▶ _EXTRAIT_:
──────
Article rédigé le 25 juillet 2021 par Me Guillaume Champenois

La maitrise des délais de prescription est essentielle pour le salarié s’il veut pouvoir exercer son action devant le juge. C’est également un sujet devant être maitrisé par l’employeur. Ainsi, il n’y a pas lieu de transiger sur une réclamation d’un salarié qui serait confronté à une forclusion de son action. C’est tout autant un sujet central pour le conseil juridique qui peut ici engager sa responsabilité s’il tarde à mettre en œuvre le mandat que lui a confié le salarié au point de se retrouver confronté à une forclusion ou fin de non-recevoir. Il n’est donc pas inutile de faire un point synthétique sur ce sujet.

 

 

 

La prescription est l’écoulement d’un délai à l’expiration duquel une action judiciaire ne peut plus être exercée, ou bien une situation de droit ou de fait est acquise. On parle de prescription extinctive ou acquisitive. Le code du travail fixe une limite temporelle au-delà de laquelle le salarié ne peut plus saisir le juge pour faire valoir ses droits. Passé ce délai, le salarié est forclos et l’employeur peut soulever une fin de non-recevoir devant le juge, c’est-à-dire soutenir que le salarié a agi trop tardivement et qu’il n’est désormais plus autorisé par la Loi à agir en justice. La détermination de la prescription est donc essentielle tant pour le salarié que pour l’employeur.

 

La prescription de l’action du salarié dépend de la nature de la créance

 

L’article L. 1471-1 du Code du travail issu de l’ordonnance n° 2017-1387 du 22 septembre 2017 relative à la prévisibilité et la sécurisation des relations de travail dispose :

« Toute action portant sur l’exécution du contrat de travail se prescrit par deux ans à compter du jour où celui qui l’exerce a connu ou aurait dû connaître les faits lui permettant d’exercer son droit.

Toute action portant sur la rupture du contrat de travail se prescrit par douze mois à compter de la notification de la rupture.
──────
▶ _LE PROBLÈME_:
Réécrivez le passage de l’extrait sur la prescription allant de « Article rédigé le » jusqu’à « sur ce sujet. » en substituant « travailleur » à « salarié ».

▶ _DONNÉES FOURNIES_:
──────
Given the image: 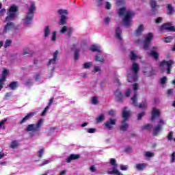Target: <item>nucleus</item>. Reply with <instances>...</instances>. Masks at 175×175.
<instances>
[{"label": "nucleus", "mask_w": 175, "mask_h": 175, "mask_svg": "<svg viewBox=\"0 0 175 175\" xmlns=\"http://www.w3.org/2000/svg\"><path fill=\"white\" fill-rule=\"evenodd\" d=\"M18 8L16 5H12L10 7V9L8 10V16L5 17L3 23H5V25L4 26V29L3 31V33H8L9 31H12V29H15L16 24L13 23V20L16 17H17V11Z\"/></svg>", "instance_id": "f257e3e1"}, {"label": "nucleus", "mask_w": 175, "mask_h": 175, "mask_svg": "<svg viewBox=\"0 0 175 175\" xmlns=\"http://www.w3.org/2000/svg\"><path fill=\"white\" fill-rule=\"evenodd\" d=\"M118 16H124L122 21L125 27H131L132 25V18L135 16V12L123 7L118 10Z\"/></svg>", "instance_id": "f03ea898"}, {"label": "nucleus", "mask_w": 175, "mask_h": 175, "mask_svg": "<svg viewBox=\"0 0 175 175\" xmlns=\"http://www.w3.org/2000/svg\"><path fill=\"white\" fill-rule=\"evenodd\" d=\"M139 69L140 67L139 64L136 62H133L127 73V80L129 83H133L137 81Z\"/></svg>", "instance_id": "7ed1b4c3"}, {"label": "nucleus", "mask_w": 175, "mask_h": 175, "mask_svg": "<svg viewBox=\"0 0 175 175\" xmlns=\"http://www.w3.org/2000/svg\"><path fill=\"white\" fill-rule=\"evenodd\" d=\"M28 12L25 18L23 23L25 25H30L32 23V20L33 19V14H35V12L36 11V5L35 3L30 2V5L27 7Z\"/></svg>", "instance_id": "20e7f679"}, {"label": "nucleus", "mask_w": 175, "mask_h": 175, "mask_svg": "<svg viewBox=\"0 0 175 175\" xmlns=\"http://www.w3.org/2000/svg\"><path fill=\"white\" fill-rule=\"evenodd\" d=\"M175 62L174 60H163L160 63V69L161 70V73H164V72H167V75H170L172 73V69L173 68V65H174Z\"/></svg>", "instance_id": "39448f33"}, {"label": "nucleus", "mask_w": 175, "mask_h": 175, "mask_svg": "<svg viewBox=\"0 0 175 175\" xmlns=\"http://www.w3.org/2000/svg\"><path fill=\"white\" fill-rule=\"evenodd\" d=\"M42 124H43V119L39 120L36 124H29L25 131L26 132H39Z\"/></svg>", "instance_id": "423d86ee"}, {"label": "nucleus", "mask_w": 175, "mask_h": 175, "mask_svg": "<svg viewBox=\"0 0 175 175\" xmlns=\"http://www.w3.org/2000/svg\"><path fill=\"white\" fill-rule=\"evenodd\" d=\"M57 13L60 16L59 25H65L68 21V10L60 9L58 10Z\"/></svg>", "instance_id": "0eeeda50"}, {"label": "nucleus", "mask_w": 175, "mask_h": 175, "mask_svg": "<svg viewBox=\"0 0 175 175\" xmlns=\"http://www.w3.org/2000/svg\"><path fill=\"white\" fill-rule=\"evenodd\" d=\"M110 163L113 166V170L107 171V174L124 175L117 169L118 165H117V161L116 159H111Z\"/></svg>", "instance_id": "6e6552de"}, {"label": "nucleus", "mask_w": 175, "mask_h": 175, "mask_svg": "<svg viewBox=\"0 0 175 175\" xmlns=\"http://www.w3.org/2000/svg\"><path fill=\"white\" fill-rule=\"evenodd\" d=\"M152 38H154L152 33H148V34L145 35V40L144 41V50H148V47H150V43H151Z\"/></svg>", "instance_id": "1a4fd4ad"}, {"label": "nucleus", "mask_w": 175, "mask_h": 175, "mask_svg": "<svg viewBox=\"0 0 175 175\" xmlns=\"http://www.w3.org/2000/svg\"><path fill=\"white\" fill-rule=\"evenodd\" d=\"M165 125V121L163 119L160 118L158 122V124L153 129L154 136H157L161 131H162L163 126Z\"/></svg>", "instance_id": "9d476101"}, {"label": "nucleus", "mask_w": 175, "mask_h": 175, "mask_svg": "<svg viewBox=\"0 0 175 175\" xmlns=\"http://www.w3.org/2000/svg\"><path fill=\"white\" fill-rule=\"evenodd\" d=\"M160 31L175 32V26H173V23H165L161 26Z\"/></svg>", "instance_id": "9b49d317"}, {"label": "nucleus", "mask_w": 175, "mask_h": 175, "mask_svg": "<svg viewBox=\"0 0 175 175\" xmlns=\"http://www.w3.org/2000/svg\"><path fill=\"white\" fill-rule=\"evenodd\" d=\"M143 73L144 76L151 77L155 75V70L151 66H146L143 70Z\"/></svg>", "instance_id": "f8f14e48"}, {"label": "nucleus", "mask_w": 175, "mask_h": 175, "mask_svg": "<svg viewBox=\"0 0 175 175\" xmlns=\"http://www.w3.org/2000/svg\"><path fill=\"white\" fill-rule=\"evenodd\" d=\"M116 123L117 119L109 118V120L105 123V128H107V129H109V131H111V129H113L114 125H116Z\"/></svg>", "instance_id": "ddd939ff"}, {"label": "nucleus", "mask_w": 175, "mask_h": 175, "mask_svg": "<svg viewBox=\"0 0 175 175\" xmlns=\"http://www.w3.org/2000/svg\"><path fill=\"white\" fill-rule=\"evenodd\" d=\"M114 96L116 102L122 103L124 99V96H122V93L120 89L116 90L114 92Z\"/></svg>", "instance_id": "4468645a"}, {"label": "nucleus", "mask_w": 175, "mask_h": 175, "mask_svg": "<svg viewBox=\"0 0 175 175\" xmlns=\"http://www.w3.org/2000/svg\"><path fill=\"white\" fill-rule=\"evenodd\" d=\"M155 50H158V47L157 46H154L152 48V50L150 51L148 54L149 55H150V57H152V58H154V59H158L159 58V54L155 51Z\"/></svg>", "instance_id": "2eb2a0df"}, {"label": "nucleus", "mask_w": 175, "mask_h": 175, "mask_svg": "<svg viewBox=\"0 0 175 175\" xmlns=\"http://www.w3.org/2000/svg\"><path fill=\"white\" fill-rule=\"evenodd\" d=\"M157 117H161V112L156 108H153L152 110L151 121H155Z\"/></svg>", "instance_id": "dca6fc26"}, {"label": "nucleus", "mask_w": 175, "mask_h": 175, "mask_svg": "<svg viewBox=\"0 0 175 175\" xmlns=\"http://www.w3.org/2000/svg\"><path fill=\"white\" fill-rule=\"evenodd\" d=\"M33 116H35V112L27 113V116L22 119L19 124L21 125L22 124H24V122H27V121H28V120H31Z\"/></svg>", "instance_id": "f3484780"}, {"label": "nucleus", "mask_w": 175, "mask_h": 175, "mask_svg": "<svg viewBox=\"0 0 175 175\" xmlns=\"http://www.w3.org/2000/svg\"><path fill=\"white\" fill-rule=\"evenodd\" d=\"M33 116H35V112L27 113V116L22 119L19 124L21 125L22 124H24V122H27V121H28V120H31Z\"/></svg>", "instance_id": "a211bd4d"}, {"label": "nucleus", "mask_w": 175, "mask_h": 175, "mask_svg": "<svg viewBox=\"0 0 175 175\" xmlns=\"http://www.w3.org/2000/svg\"><path fill=\"white\" fill-rule=\"evenodd\" d=\"M128 108L124 107L122 110V117L124 118L123 121H126L131 116V111H127Z\"/></svg>", "instance_id": "6ab92c4d"}, {"label": "nucleus", "mask_w": 175, "mask_h": 175, "mask_svg": "<svg viewBox=\"0 0 175 175\" xmlns=\"http://www.w3.org/2000/svg\"><path fill=\"white\" fill-rule=\"evenodd\" d=\"M80 159V154H70L67 159H66V162L67 163H70L72 161H75L76 159Z\"/></svg>", "instance_id": "aec40b11"}, {"label": "nucleus", "mask_w": 175, "mask_h": 175, "mask_svg": "<svg viewBox=\"0 0 175 175\" xmlns=\"http://www.w3.org/2000/svg\"><path fill=\"white\" fill-rule=\"evenodd\" d=\"M167 14H168V16H173V14H175V9L172 4L167 5Z\"/></svg>", "instance_id": "412c9836"}, {"label": "nucleus", "mask_w": 175, "mask_h": 175, "mask_svg": "<svg viewBox=\"0 0 175 175\" xmlns=\"http://www.w3.org/2000/svg\"><path fill=\"white\" fill-rule=\"evenodd\" d=\"M115 32L116 38L118 39V40H122V37L121 36L122 30H121V28H120V27H116Z\"/></svg>", "instance_id": "4be33fe9"}, {"label": "nucleus", "mask_w": 175, "mask_h": 175, "mask_svg": "<svg viewBox=\"0 0 175 175\" xmlns=\"http://www.w3.org/2000/svg\"><path fill=\"white\" fill-rule=\"evenodd\" d=\"M147 167V164L144 163H137L135 165V169L137 170H139V172H142V170H144Z\"/></svg>", "instance_id": "5701e85b"}, {"label": "nucleus", "mask_w": 175, "mask_h": 175, "mask_svg": "<svg viewBox=\"0 0 175 175\" xmlns=\"http://www.w3.org/2000/svg\"><path fill=\"white\" fill-rule=\"evenodd\" d=\"M59 53V52L58 51H55V52L53 53V58L49 59L48 65H51V64H55Z\"/></svg>", "instance_id": "b1692460"}, {"label": "nucleus", "mask_w": 175, "mask_h": 175, "mask_svg": "<svg viewBox=\"0 0 175 175\" xmlns=\"http://www.w3.org/2000/svg\"><path fill=\"white\" fill-rule=\"evenodd\" d=\"M43 32H44V38H49L51 32V30L50 29V26H45L44 27Z\"/></svg>", "instance_id": "393cba45"}, {"label": "nucleus", "mask_w": 175, "mask_h": 175, "mask_svg": "<svg viewBox=\"0 0 175 175\" xmlns=\"http://www.w3.org/2000/svg\"><path fill=\"white\" fill-rule=\"evenodd\" d=\"M150 6L152 12H156L157 9L159 8V5L157 4V0H150Z\"/></svg>", "instance_id": "a878e982"}, {"label": "nucleus", "mask_w": 175, "mask_h": 175, "mask_svg": "<svg viewBox=\"0 0 175 175\" xmlns=\"http://www.w3.org/2000/svg\"><path fill=\"white\" fill-rule=\"evenodd\" d=\"M126 120H123L122 122V125L120 126V131H122V132H125L127 131L128 128H129V124L128 123L125 122Z\"/></svg>", "instance_id": "bb28decb"}, {"label": "nucleus", "mask_w": 175, "mask_h": 175, "mask_svg": "<svg viewBox=\"0 0 175 175\" xmlns=\"http://www.w3.org/2000/svg\"><path fill=\"white\" fill-rule=\"evenodd\" d=\"M143 29H144V26L143 25H140L135 33V36H140V35H142V32H143Z\"/></svg>", "instance_id": "cd10ccee"}, {"label": "nucleus", "mask_w": 175, "mask_h": 175, "mask_svg": "<svg viewBox=\"0 0 175 175\" xmlns=\"http://www.w3.org/2000/svg\"><path fill=\"white\" fill-rule=\"evenodd\" d=\"M129 58L130 59H131V61H135V59H137L139 57L137 56V55H136V53H135L133 51H131L130 52Z\"/></svg>", "instance_id": "c85d7f7f"}, {"label": "nucleus", "mask_w": 175, "mask_h": 175, "mask_svg": "<svg viewBox=\"0 0 175 175\" xmlns=\"http://www.w3.org/2000/svg\"><path fill=\"white\" fill-rule=\"evenodd\" d=\"M20 146V144L18 143V141L14 140L11 142L10 148L14 150V148H17Z\"/></svg>", "instance_id": "c756f323"}, {"label": "nucleus", "mask_w": 175, "mask_h": 175, "mask_svg": "<svg viewBox=\"0 0 175 175\" xmlns=\"http://www.w3.org/2000/svg\"><path fill=\"white\" fill-rule=\"evenodd\" d=\"M133 106H137V94L135 93L131 98Z\"/></svg>", "instance_id": "7c9ffc66"}, {"label": "nucleus", "mask_w": 175, "mask_h": 175, "mask_svg": "<svg viewBox=\"0 0 175 175\" xmlns=\"http://www.w3.org/2000/svg\"><path fill=\"white\" fill-rule=\"evenodd\" d=\"M152 129V124H147L142 126V131H151Z\"/></svg>", "instance_id": "2f4dec72"}, {"label": "nucleus", "mask_w": 175, "mask_h": 175, "mask_svg": "<svg viewBox=\"0 0 175 175\" xmlns=\"http://www.w3.org/2000/svg\"><path fill=\"white\" fill-rule=\"evenodd\" d=\"M95 61H98V62H104L105 58L103 57V55H102L101 54H98L96 55Z\"/></svg>", "instance_id": "473e14b6"}, {"label": "nucleus", "mask_w": 175, "mask_h": 175, "mask_svg": "<svg viewBox=\"0 0 175 175\" xmlns=\"http://www.w3.org/2000/svg\"><path fill=\"white\" fill-rule=\"evenodd\" d=\"M90 50L93 52L96 51L97 53H100V49H99V47L96 45H92L90 46Z\"/></svg>", "instance_id": "72a5a7b5"}, {"label": "nucleus", "mask_w": 175, "mask_h": 175, "mask_svg": "<svg viewBox=\"0 0 175 175\" xmlns=\"http://www.w3.org/2000/svg\"><path fill=\"white\" fill-rule=\"evenodd\" d=\"M51 42L55 43L57 41V31H53L51 37Z\"/></svg>", "instance_id": "f704fd0d"}, {"label": "nucleus", "mask_w": 175, "mask_h": 175, "mask_svg": "<svg viewBox=\"0 0 175 175\" xmlns=\"http://www.w3.org/2000/svg\"><path fill=\"white\" fill-rule=\"evenodd\" d=\"M154 155L155 154L151 152H145L144 153V157H146V158H152L154 157Z\"/></svg>", "instance_id": "c9c22d12"}, {"label": "nucleus", "mask_w": 175, "mask_h": 175, "mask_svg": "<svg viewBox=\"0 0 175 175\" xmlns=\"http://www.w3.org/2000/svg\"><path fill=\"white\" fill-rule=\"evenodd\" d=\"M8 121V118H4L3 120L0 121V128H2L3 131H5V122Z\"/></svg>", "instance_id": "e433bc0d"}, {"label": "nucleus", "mask_w": 175, "mask_h": 175, "mask_svg": "<svg viewBox=\"0 0 175 175\" xmlns=\"http://www.w3.org/2000/svg\"><path fill=\"white\" fill-rule=\"evenodd\" d=\"M55 132V127H51L47 131V133L49 136H51V135H53V133H54Z\"/></svg>", "instance_id": "4c0bfd02"}, {"label": "nucleus", "mask_w": 175, "mask_h": 175, "mask_svg": "<svg viewBox=\"0 0 175 175\" xmlns=\"http://www.w3.org/2000/svg\"><path fill=\"white\" fill-rule=\"evenodd\" d=\"M95 3L98 8H102L103 6V0H95Z\"/></svg>", "instance_id": "58836bf2"}, {"label": "nucleus", "mask_w": 175, "mask_h": 175, "mask_svg": "<svg viewBox=\"0 0 175 175\" xmlns=\"http://www.w3.org/2000/svg\"><path fill=\"white\" fill-rule=\"evenodd\" d=\"M10 44H12V40H6L4 43V49H8V47H10Z\"/></svg>", "instance_id": "ea45409f"}, {"label": "nucleus", "mask_w": 175, "mask_h": 175, "mask_svg": "<svg viewBox=\"0 0 175 175\" xmlns=\"http://www.w3.org/2000/svg\"><path fill=\"white\" fill-rule=\"evenodd\" d=\"M96 120L97 122H102V121H104L105 120V115L104 114L100 115L98 117L96 118Z\"/></svg>", "instance_id": "a19ab883"}, {"label": "nucleus", "mask_w": 175, "mask_h": 175, "mask_svg": "<svg viewBox=\"0 0 175 175\" xmlns=\"http://www.w3.org/2000/svg\"><path fill=\"white\" fill-rule=\"evenodd\" d=\"M9 87L11 90H16L17 88V82H12L10 83Z\"/></svg>", "instance_id": "79ce46f5"}, {"label": "nucleus", "mask_w": 175, "mask_h": 175, "mask_svg": "<svg viewBox=\"0 0 175 175\" xmlns=\"http://www.w3.org/2000/svg\"><path fill=\"white\" fill-rule=\"evenodd\" d=\"M147 102H142L139 105V109H147Z\"/></svg>", "instance_id": "37998d69"}, {"label": "nucleus", "mask_w": 175, "mask_h": 175, "mask_svg": "<svg viewBox=\"0 0 175 175\" xmlns=\"http://www.w3.org/2000/svg\"><path fill=\"white\" fill-rule=\"evenodd\" d=\"M99 101L98 100V97L94 96L92 98V105H98Z\"/></svg>", "instance_id": "c03bdc74"}, {"label": "nucleus", "mask_w": 175, "mask_h": 175, "mask_svg": "<svg viewBox=\"0 0 175 175\" xmlns=\"http://www.w3.org/2000/svg\"><path fill=\"white\" fill-rule=\"evenodd\" d=\"M80 49H77L75 51V59L76 61H77V59H79V57H80Z\"/></svg>", "instance_id": "a18cd8bd"}, {"label": "nucleus", "mask_w": 175, "mask_h": 175, "mask_svg": "<svg viewBox=\"0 0 175 175\" xmlns=\"http://www.w3.org/2000/svg\"><path fill=\"white\" fill-rule=\"evenodd\" d=\"M91 66H92V63L91 62H87L83 64L84 69H90Z\"/></svg>", "instance_id": "49530a36"}, {"label": "nucleus", "mask_w": 175, "mask_h": 175, "mask_svg": "<svg viewBox=\"0 0 175 175\" xmlns=\"http://www.w3.org/2000/svg\"><path fill=\"white\" fill-rule=\"evenodd\" d=\"M44 153V148H42L40 149L38 152V158H42V157L43 156V154Z\"/></svg>", "instance_id": "de8ad7c7"}, {"label": "nucleus", "mask_w": 175, "mask_h": 175, "mask_svg": "<svg viewBox=\"0 0 175 175\" xmlns=\"http://www.w3.org/2000/svg\"><path fill=\"white\" fill-rule=\"evenodd\" d=\"M164 40H165V43H170V42H172V40H173V37L168 36V37L164 38Z\"/></svg>", "instance_id": "09e8293b"}, {"label": "nucleus", "mask_w": 175, "mask_h": 175, "mask_svg": "<svg viewBox=\"0 0 175 175\" xmlns=\"http://www.w3.org/2000/svg\"><path fill=\"white\" fill-rule=\"evenodd\" d=\"M166 81H167V77H163L161 79H160V83L162 85L165 84Z\"/></svg>", "instance_id": "8fccbe9b"}, {"label": "nucleus", "mask_w": 175, "mask_h": 175, "mask_svg": "<svg viewBox=\"0 0 175 175\" xmlns=\"http://www.w3.org/2000/svg\"><path fill=\"white\" fill-rule=\"evenodd\" d=\"M67 35L70 38V35H72V33L73 32V28L69 27L67 28Z\"/></svg>", "instance_id": "3c124183"}, {"label": "nucleus", "mask_w": 175, "mask_h": 175, "mask_svg": "<svg viewBox=\"0 0 175 175\" xmlns=\"http://www.w3.org/2000/svg\"><path fill=\"white\" fill-rule=\"evenodd\" d=\"M173 135H174L173 131H170L167 137V139L170 140V142L173 140Z\"/></svg>", "instance_id": "603ef678"}, {"label": "nucleus", "mask_w": 175, "mask_h": 175, "mask_svg": "<svg viewBox=\"0 0 175 175\" xmlns=\"http://www.w3.org/2000/svg\"><path fill=\"white\" fill-rule=\"evenodd\" d=\"M49 109H50V107L46 106L44 109L43 110V111L41 113V116H46V113H47V111H49Z\"/></svg>", "instance_id": "864d4df0"}, {"label": "nucleus", "mask_w": 175, "mask_h": 175, "mask_svg": "<svg viewBox=\"0 0 175 175\" xmlns=\"http://www.w3.org/2000/svg\"><path fill=\"white\" fill-rule=\"evenodd\" d=\"M133 90L135 92H137V90H139V84L138 83H134L133 85Z\"/></svg>", "instance_id": "5fc2aeb1"}, {"label": "nucleus", "mask_w": 175, "mask_h": 175, "mask_svg": "<svg viewBox=\"0 0 175 175\" xmlns=\"http://www.w3.org/2000/svg\"><path fill=\"white\" fill-rule=\"evenodd\" d=\"M68 30V27L64 26L61 30H60V33H65Z\"/></svg>", "instance_id": "6e6d98bb"}, {"label": "nucleus", "mask_w": 175, "mask_h": 175, "mask_svg": "<svg viewBox=\"0 0 175 175\" xmlns=\"http://www.w3.org/2000/svg\"><path fill=\"white\" fill-rule=\"evenodd\" d=\"M105 8L107 9V10H110V9H111V4H110V2L107 1L105 3Z\"/></svg>", "instance_id": "4d7b16f0"}, {"label": "nucleus", "mask_w": 175, "mask_h": 175, "mask_svg": "<svg viewBox=\"0 0 175 175\" xmlns=\"http://www.w3.org/2000/svg\"><path fill=\"white\" fill-rule=\"evenodd\" d=\"M125 96L129 98L131 96V89H127L125 92Z\"/></svg>", "instance_id": "13d9d810"}, {"label": "nucleus", "mask_w": 175, "mask_h": 175, "mask_svg": "<svg viewBox=\"0 0 175 175\" xmlns=\"http://www.w3.org/2000/svg\"><path fill=\"white\" fill-rule=\"evenodd\" d=\"M1 77H4L6 79L8 77V70H4L1 74Z\"/></svg>", "instance_id": "bf43d9fd"}, {"label": "nucleus", "mask_w": 175, "mask_h": 175, "mask_svg": "<svg viewBox=\"0 0 175 175\" xmlns=\"http://www.w3.org/2000/svg\"><path fill=\"white\" fill-rule=\"evenodd\" d=\"M145 114H146V112H144V111L138 113V120H142V118H143V117H144Z\"/></svg>", "instance_id": "052dcab7"}, {"label": "nucleus", "mask_w": 175, "mask_h": 175, "mask_svg": "<svg viewBox=\"0 0 175 175\" xmlns=\"http://www.w3.org/2000/svg\"><path fill=\"white\" fill-rule=\"evenodd\" d=\"M171 162L173 163L175 162V152L171 154Z\"/></svg>", "instance_id": "680f3d73"}, {"label": "nucleus", "mask_w": 175, "mask_h": 175, "mask_svg": "<svg viewBox=\"0 0 175 175\" xmlns=\"http://www.w3.org/2000/svg\"><path fill=\"white\" fill-rule=\"evenodd\" d=\"M109 116H111V117H114V116H116V111L111 109L109 111Z\"/></svg>", "instance_id": "e2e57ef3"}, {"label": "nucleus", "mask_w": 175, "mask_h": 175, "mask_svg": "<svg viewBox=\"0 0 175 175\" xmlns=\"http://www.w3.org/2000/svg\"><path fill=\"white\" fill-rule=\"evenodd\" d=\"M120 170H128V165H120Z\"/></svg>", "instance_id": "0e129e2a"}, {"label": "nucleus", "mask_w": 175, "mask_h": 175, "mask_svg": "<svg viewBox=\"0 0 175 175\" xmlns=\"http://www.w3.org/2000/svg\"><path fill=\"white\" fill-rule=\"evenodd\" d=\"M168 96H172L173 95V89H170L167 90Z\"/></svg>", "instance_id": "69168bd1"}, {"label": "nucleus", "mask_w": 175, "mask_h": 175, "mask_svg": "<svg viewBox=\"0 0 175 175\" xmlns=\"http://www.w3.org/2000/svg\"><path fill=\"white\" fill-rule=\"evenodd\" d=\"M96 131V129H88V133H95Z\"/></svg>", "instance_id": "338daca9"}, {"label": "nucleus", "mask_w": 175, "mask_h": 175, "mask_svg": "<svg viewBox=\"0 0 175 175\" xmlns=\"http://www.w3.org/2000/svg\"><path fill=\"white\" fill-rule=\"evenodd\" d=\"M110 18H109V17H107V18H105V19H104V23H105V24H109V23H110Z\"/></svg>", "instance_id": "774afa93"}]
</instances>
──────
▶ _RÉPONSE_:
Article rédigé le 25 juillet 2021 par Me Guillaume Champenois

La maitrise des délais de prescription est essentielle pour le travailleur s’il veut pouvoir exercer son action devant le juge. C’est également un sujet devant être maitrisé par l’employeur. Ainsi, il n’y a pas lieu de transiger sur une réclamation d’un travailleur qui serait confronté à une forclusion de son action. C’est tout autant un sujet central pour le conseil juridique qui peut ici engager sa responsabilité s’il tarde à mettre en œuvre le mandat que lui a confié le travailleur au point de se retrouver confronté à une forclusion ou fin de non-recevoir. Il n’est donc pas inutile de faire un point synthétique sur ce sujet.